- _DATASET EXCERPTS_
----------

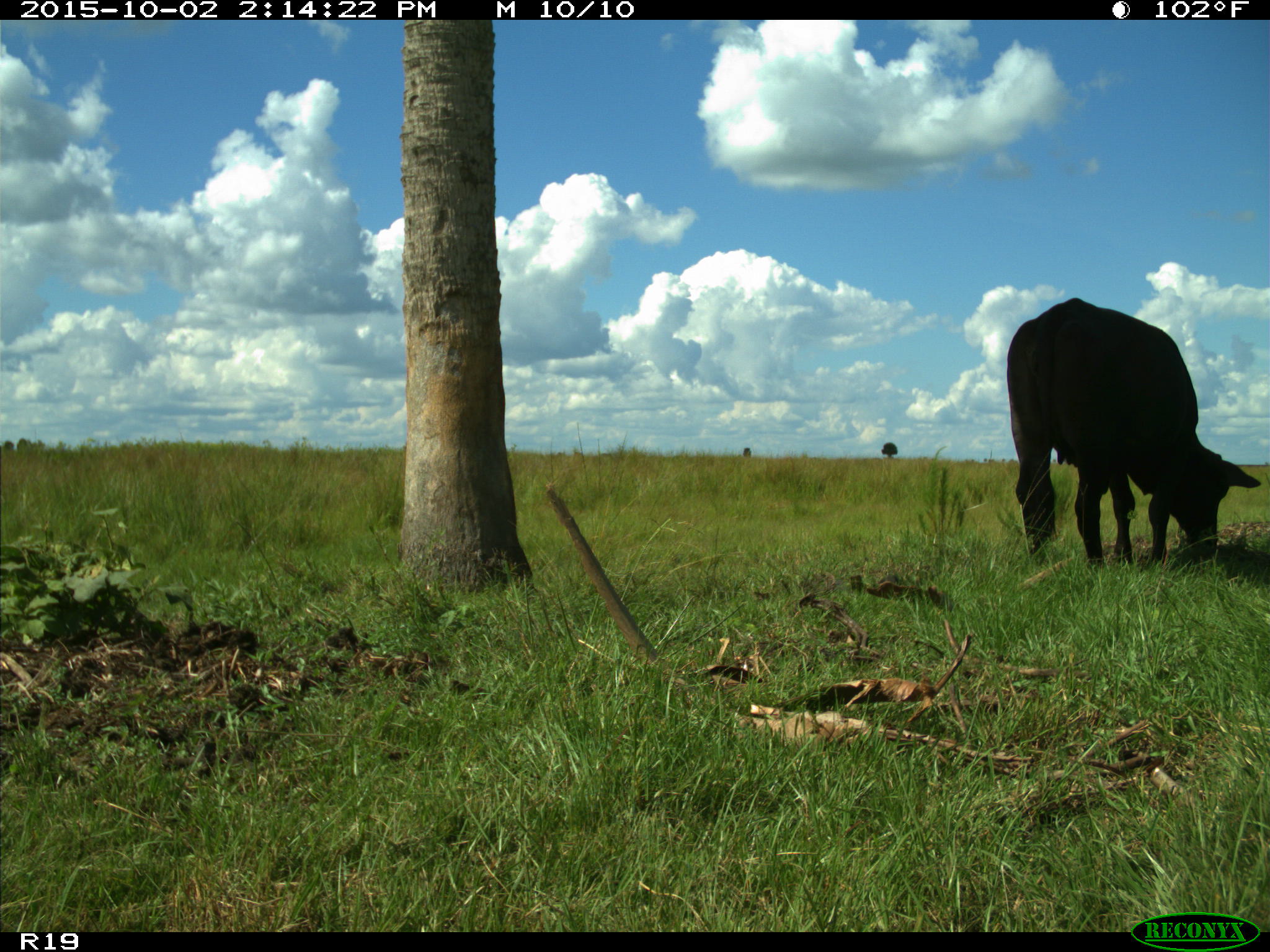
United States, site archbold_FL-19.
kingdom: Animalia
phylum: Chordata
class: Mammalia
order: Artiodactyla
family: Bovidae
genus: Bos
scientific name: Bos taurus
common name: domestic cow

----------

- _ACTION ITEM_
Output every entry verbatim but skip the pictures.

- _RESPONSE TO THE EXERCISE_
United States, site archbold_FL-19.
kingdom: Animalia
phylum: Chordata
class: Mammalia
order: Artiodactyla
family: Bovidae
genus: Bos
scientific name: Bos taurus
common name: domestic cow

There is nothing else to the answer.